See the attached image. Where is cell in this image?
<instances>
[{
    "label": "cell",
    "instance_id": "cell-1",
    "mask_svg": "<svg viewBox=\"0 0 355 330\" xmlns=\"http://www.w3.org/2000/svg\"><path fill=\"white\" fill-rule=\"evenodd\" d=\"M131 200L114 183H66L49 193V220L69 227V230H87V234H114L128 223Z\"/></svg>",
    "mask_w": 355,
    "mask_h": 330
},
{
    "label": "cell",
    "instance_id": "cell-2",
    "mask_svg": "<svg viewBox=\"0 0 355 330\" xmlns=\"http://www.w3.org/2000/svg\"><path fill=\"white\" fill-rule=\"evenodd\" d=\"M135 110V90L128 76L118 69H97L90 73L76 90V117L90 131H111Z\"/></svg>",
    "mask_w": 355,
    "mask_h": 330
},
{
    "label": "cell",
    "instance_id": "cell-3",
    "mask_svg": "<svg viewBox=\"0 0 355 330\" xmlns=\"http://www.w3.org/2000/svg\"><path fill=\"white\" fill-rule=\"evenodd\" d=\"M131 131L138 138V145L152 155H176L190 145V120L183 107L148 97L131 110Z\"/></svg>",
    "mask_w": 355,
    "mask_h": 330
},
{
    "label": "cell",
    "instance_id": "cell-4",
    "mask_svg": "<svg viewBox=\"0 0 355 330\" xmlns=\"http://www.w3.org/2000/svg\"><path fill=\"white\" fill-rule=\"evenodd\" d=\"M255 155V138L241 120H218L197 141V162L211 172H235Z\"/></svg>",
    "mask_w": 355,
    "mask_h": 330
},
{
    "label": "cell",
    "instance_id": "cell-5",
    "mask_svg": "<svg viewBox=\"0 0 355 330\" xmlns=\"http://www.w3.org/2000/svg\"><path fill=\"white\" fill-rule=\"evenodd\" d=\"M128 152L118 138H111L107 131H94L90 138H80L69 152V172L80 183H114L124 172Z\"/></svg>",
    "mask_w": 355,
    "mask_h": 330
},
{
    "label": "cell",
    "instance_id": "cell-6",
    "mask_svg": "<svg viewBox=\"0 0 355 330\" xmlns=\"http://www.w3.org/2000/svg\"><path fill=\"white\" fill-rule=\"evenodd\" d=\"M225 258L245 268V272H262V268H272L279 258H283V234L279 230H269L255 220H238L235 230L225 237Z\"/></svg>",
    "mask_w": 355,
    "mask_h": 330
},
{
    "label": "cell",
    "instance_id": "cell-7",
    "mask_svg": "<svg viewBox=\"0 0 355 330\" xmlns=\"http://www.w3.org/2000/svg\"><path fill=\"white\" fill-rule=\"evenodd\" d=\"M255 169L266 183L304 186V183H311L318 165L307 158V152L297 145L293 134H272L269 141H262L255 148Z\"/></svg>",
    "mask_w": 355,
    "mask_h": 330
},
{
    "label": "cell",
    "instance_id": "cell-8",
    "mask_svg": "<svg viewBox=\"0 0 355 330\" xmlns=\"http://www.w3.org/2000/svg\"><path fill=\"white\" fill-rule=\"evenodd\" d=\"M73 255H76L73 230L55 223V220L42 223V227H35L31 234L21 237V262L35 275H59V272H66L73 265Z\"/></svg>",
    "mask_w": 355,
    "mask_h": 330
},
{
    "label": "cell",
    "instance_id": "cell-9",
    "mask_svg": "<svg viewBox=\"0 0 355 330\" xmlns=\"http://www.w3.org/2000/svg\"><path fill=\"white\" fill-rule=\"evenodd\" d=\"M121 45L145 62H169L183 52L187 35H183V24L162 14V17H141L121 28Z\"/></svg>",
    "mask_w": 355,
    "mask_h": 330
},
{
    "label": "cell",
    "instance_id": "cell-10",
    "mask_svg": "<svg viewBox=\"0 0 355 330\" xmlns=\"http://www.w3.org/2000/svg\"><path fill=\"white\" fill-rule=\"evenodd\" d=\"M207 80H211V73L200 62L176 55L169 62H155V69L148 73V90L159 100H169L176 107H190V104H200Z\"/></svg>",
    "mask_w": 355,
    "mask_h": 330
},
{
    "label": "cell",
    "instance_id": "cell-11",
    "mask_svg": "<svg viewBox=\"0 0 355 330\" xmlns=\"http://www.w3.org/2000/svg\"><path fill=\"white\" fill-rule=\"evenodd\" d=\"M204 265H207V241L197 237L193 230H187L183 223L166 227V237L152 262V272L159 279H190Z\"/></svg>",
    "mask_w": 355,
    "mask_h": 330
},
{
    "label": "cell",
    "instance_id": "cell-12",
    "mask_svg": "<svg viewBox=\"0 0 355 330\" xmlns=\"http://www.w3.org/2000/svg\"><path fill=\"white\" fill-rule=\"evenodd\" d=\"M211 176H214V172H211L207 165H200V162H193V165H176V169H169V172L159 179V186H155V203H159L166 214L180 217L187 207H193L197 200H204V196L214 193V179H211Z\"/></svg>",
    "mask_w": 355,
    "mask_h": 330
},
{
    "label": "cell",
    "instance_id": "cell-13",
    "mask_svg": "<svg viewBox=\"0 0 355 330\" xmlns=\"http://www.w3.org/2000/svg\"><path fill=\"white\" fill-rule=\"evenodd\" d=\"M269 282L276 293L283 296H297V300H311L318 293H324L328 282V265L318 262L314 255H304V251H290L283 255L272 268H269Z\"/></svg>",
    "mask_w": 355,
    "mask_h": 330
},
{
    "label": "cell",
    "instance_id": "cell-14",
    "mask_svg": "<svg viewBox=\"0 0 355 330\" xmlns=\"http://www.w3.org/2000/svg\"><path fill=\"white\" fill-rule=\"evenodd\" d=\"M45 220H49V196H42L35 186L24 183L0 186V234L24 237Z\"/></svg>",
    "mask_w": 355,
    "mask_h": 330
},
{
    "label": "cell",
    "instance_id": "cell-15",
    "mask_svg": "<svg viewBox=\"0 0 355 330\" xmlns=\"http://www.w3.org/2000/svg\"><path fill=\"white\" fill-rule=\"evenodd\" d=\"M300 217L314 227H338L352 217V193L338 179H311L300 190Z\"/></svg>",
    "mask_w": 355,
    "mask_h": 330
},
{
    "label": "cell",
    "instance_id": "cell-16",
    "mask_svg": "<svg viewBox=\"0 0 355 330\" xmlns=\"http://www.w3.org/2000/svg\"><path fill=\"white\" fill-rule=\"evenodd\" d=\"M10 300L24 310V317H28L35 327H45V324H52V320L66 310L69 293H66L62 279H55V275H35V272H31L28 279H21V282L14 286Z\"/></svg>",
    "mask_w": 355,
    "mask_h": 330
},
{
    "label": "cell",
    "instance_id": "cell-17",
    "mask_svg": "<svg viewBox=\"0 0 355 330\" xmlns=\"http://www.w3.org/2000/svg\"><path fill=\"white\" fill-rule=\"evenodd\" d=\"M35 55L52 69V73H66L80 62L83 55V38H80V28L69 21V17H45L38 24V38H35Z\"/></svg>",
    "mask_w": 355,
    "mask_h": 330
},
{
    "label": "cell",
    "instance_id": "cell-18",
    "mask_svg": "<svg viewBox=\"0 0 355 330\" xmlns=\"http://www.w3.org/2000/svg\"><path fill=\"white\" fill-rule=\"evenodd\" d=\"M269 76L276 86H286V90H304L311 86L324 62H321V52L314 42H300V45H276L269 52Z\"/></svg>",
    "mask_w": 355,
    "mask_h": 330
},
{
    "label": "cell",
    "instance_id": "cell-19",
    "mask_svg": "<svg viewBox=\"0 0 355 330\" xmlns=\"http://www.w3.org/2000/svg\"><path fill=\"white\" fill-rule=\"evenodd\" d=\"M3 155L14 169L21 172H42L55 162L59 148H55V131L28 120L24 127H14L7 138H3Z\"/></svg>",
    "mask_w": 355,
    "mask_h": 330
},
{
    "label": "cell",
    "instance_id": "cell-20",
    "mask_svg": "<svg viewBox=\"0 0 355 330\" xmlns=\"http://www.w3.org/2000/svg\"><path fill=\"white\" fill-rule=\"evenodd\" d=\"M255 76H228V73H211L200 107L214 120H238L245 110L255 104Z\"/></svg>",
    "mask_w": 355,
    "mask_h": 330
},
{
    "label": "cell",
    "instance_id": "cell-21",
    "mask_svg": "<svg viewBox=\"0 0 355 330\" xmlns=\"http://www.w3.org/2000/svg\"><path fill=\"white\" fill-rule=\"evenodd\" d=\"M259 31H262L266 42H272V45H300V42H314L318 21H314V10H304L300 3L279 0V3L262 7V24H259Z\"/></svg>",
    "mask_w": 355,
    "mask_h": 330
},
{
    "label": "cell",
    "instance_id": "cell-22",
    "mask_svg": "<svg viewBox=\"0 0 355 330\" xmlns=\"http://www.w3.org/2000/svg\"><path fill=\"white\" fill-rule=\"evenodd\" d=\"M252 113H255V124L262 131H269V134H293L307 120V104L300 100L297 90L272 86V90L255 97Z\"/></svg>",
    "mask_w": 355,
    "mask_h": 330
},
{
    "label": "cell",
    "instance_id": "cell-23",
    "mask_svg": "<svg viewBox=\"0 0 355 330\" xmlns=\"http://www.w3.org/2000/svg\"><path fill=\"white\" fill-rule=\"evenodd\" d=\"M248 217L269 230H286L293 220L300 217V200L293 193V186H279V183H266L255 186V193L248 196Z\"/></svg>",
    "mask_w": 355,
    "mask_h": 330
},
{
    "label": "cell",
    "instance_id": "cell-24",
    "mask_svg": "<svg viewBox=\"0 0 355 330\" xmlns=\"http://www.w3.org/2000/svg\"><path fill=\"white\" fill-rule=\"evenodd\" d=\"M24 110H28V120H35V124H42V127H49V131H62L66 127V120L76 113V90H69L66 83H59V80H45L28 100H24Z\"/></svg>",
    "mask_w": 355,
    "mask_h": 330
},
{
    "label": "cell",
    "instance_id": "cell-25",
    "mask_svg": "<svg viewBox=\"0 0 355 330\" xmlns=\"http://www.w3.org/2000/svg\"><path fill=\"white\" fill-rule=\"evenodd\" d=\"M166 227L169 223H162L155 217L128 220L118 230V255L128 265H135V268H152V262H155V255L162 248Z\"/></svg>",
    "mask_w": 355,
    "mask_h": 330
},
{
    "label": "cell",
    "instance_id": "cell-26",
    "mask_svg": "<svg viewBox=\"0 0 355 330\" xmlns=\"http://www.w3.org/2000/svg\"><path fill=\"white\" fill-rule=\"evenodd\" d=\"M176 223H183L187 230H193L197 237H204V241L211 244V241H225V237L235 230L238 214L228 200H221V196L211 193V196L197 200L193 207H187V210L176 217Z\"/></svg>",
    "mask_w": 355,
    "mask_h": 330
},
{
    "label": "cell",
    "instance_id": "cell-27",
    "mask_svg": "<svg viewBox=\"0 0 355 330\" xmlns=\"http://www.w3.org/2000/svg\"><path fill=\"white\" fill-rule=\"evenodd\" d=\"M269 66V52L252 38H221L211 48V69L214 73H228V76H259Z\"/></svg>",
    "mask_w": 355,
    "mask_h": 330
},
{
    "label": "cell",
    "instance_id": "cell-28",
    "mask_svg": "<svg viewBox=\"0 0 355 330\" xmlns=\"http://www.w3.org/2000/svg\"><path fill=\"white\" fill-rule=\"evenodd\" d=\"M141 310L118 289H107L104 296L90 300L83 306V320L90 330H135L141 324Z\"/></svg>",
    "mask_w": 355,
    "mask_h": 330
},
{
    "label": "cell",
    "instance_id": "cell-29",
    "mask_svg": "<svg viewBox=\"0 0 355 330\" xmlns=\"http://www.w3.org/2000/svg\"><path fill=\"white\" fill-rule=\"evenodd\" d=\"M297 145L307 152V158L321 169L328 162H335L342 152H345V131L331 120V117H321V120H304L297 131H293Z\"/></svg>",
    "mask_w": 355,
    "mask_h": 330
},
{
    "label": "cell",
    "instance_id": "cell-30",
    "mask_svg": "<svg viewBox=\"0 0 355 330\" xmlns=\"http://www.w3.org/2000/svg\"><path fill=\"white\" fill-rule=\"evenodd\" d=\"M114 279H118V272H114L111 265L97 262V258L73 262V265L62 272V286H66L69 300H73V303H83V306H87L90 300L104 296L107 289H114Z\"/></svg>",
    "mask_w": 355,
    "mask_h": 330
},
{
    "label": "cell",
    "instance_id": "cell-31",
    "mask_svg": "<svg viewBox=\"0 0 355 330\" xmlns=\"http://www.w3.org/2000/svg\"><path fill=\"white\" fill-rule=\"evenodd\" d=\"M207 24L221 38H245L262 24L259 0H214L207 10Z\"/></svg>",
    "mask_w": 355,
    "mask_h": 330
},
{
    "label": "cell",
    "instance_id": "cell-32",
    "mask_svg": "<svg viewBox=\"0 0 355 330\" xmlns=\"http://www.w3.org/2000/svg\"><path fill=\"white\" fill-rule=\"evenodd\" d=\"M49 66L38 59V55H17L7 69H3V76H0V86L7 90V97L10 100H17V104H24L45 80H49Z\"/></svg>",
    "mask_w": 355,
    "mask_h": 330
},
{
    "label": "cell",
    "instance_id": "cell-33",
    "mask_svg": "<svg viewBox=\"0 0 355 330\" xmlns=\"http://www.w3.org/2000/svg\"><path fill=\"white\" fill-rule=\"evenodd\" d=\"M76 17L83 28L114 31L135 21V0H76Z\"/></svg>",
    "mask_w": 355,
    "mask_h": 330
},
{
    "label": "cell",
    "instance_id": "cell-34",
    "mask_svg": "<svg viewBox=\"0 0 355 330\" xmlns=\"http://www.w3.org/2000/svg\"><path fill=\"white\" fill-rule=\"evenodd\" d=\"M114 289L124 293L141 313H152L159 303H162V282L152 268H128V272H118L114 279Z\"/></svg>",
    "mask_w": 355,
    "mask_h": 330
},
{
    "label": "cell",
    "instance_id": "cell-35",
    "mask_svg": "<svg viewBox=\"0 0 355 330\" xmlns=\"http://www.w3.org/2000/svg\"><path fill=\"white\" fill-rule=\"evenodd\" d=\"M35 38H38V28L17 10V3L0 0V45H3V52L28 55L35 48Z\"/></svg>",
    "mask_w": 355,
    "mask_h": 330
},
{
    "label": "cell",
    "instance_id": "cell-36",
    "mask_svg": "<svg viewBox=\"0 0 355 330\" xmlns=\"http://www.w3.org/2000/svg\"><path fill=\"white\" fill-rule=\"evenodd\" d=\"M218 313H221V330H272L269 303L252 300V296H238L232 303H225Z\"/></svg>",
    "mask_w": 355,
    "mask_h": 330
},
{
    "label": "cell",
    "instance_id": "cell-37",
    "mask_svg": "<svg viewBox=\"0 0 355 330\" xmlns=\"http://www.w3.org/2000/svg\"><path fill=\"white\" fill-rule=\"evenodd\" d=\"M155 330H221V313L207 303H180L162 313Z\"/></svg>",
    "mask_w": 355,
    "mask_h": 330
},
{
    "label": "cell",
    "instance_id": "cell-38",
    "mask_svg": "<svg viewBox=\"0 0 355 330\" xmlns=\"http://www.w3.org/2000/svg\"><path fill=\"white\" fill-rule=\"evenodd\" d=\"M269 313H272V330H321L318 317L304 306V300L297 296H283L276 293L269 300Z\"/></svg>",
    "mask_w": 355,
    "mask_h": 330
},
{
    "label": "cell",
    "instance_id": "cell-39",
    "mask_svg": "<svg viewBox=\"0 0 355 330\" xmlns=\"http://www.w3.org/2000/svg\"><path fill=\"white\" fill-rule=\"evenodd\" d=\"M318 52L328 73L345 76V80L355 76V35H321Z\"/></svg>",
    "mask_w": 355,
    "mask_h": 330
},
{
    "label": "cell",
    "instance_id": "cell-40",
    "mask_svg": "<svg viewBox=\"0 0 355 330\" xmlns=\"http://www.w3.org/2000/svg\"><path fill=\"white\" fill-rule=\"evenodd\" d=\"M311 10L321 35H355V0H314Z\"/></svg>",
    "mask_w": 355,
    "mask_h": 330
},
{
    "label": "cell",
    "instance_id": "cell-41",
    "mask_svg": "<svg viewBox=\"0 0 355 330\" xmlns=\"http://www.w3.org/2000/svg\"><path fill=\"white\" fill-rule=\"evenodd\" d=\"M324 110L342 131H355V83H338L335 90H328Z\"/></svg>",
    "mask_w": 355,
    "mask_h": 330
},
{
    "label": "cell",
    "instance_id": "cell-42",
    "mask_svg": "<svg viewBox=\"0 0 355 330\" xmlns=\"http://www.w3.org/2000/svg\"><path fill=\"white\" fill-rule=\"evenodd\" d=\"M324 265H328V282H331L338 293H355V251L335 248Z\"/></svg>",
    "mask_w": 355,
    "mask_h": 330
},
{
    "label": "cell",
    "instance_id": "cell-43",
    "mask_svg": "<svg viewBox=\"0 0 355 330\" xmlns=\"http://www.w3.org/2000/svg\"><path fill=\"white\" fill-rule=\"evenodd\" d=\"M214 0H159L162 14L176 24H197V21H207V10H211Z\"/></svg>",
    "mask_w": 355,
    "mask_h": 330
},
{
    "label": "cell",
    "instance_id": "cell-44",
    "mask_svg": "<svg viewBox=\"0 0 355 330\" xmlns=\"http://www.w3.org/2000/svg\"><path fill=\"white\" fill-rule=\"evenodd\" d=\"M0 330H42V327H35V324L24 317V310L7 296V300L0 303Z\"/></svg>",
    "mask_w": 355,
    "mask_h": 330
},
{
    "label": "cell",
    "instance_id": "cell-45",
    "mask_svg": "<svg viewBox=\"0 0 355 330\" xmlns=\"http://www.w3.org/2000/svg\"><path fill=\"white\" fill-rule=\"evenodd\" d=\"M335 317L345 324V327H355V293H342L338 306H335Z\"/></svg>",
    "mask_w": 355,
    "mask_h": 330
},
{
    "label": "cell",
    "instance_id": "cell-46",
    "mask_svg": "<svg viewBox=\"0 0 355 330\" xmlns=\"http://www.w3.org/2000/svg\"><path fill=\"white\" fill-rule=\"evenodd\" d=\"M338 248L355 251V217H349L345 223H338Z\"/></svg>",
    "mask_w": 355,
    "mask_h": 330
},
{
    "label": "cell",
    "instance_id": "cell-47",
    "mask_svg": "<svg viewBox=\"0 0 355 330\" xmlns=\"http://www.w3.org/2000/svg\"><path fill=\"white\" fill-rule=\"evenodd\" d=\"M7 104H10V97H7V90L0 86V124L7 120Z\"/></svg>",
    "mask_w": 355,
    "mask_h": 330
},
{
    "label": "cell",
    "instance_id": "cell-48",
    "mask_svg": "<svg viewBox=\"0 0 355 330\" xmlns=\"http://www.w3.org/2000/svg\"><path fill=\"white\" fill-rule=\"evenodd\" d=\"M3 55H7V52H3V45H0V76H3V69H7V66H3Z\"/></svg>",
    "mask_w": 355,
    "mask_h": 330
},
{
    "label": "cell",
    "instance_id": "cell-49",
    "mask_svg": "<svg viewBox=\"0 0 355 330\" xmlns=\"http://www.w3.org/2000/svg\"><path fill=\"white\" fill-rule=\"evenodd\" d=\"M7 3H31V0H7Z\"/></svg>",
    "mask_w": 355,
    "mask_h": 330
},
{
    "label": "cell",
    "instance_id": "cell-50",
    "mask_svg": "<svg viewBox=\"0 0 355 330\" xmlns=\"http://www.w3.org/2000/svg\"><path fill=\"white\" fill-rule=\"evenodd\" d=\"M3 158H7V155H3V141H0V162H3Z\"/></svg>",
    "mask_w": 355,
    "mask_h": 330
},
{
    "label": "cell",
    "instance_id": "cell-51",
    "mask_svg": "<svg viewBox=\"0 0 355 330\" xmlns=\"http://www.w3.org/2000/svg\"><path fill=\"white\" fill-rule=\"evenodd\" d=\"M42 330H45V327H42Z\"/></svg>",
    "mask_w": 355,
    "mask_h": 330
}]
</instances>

* * *

▶ **TO DO**
Put each line of the material above, from its first line through the line containing "110V90L128 76L118 69H97L90" (both included), into a JSON list of strings with one string per line, omitting any blank lines.

▶ **RESULT FOR THIS EXERCISE**
[
  "See the attached image. Where is cell in this image?",
  "<instances>",
  "[{",
  "    \"label\": \"cell\",",
  "    \"instance_id\": \"cell-1\",",
  "    \"mask_svg\": \"<svg viewBox=\\\"0 0 355 330\\\" xmlns=\\\"http://www.w3.org/2000/svg\\\"><path fill=\\\"white\\\" fill-rule=\\\"evenodd\\\" d=\\\"M131 200L114 183H66L49 193V220L69 227V230H87V234H114L128 223Z\\\"/></svg>\",",
  "    \"mask_w\": 355,",
  "    \"mask_h\": 330",
  "},",
  "{",
  "    \"label\": \"cell\",",
  "    \"instance_id\": \"cell-2\",",
  "    \"mask_svg\": \"<svg viewBox=\\\"0 0 355 330\\\" xmlns=\\\"http://www.w3.org/2000/svg\\\"><path fill=\\\"white\\\" fill-rule=\\\"evenodd\\\" d=\\\"M135 110V90L128 76L118 69H97L90 73L76 90V117L90 131H111Z\\\"/></svg>\","
]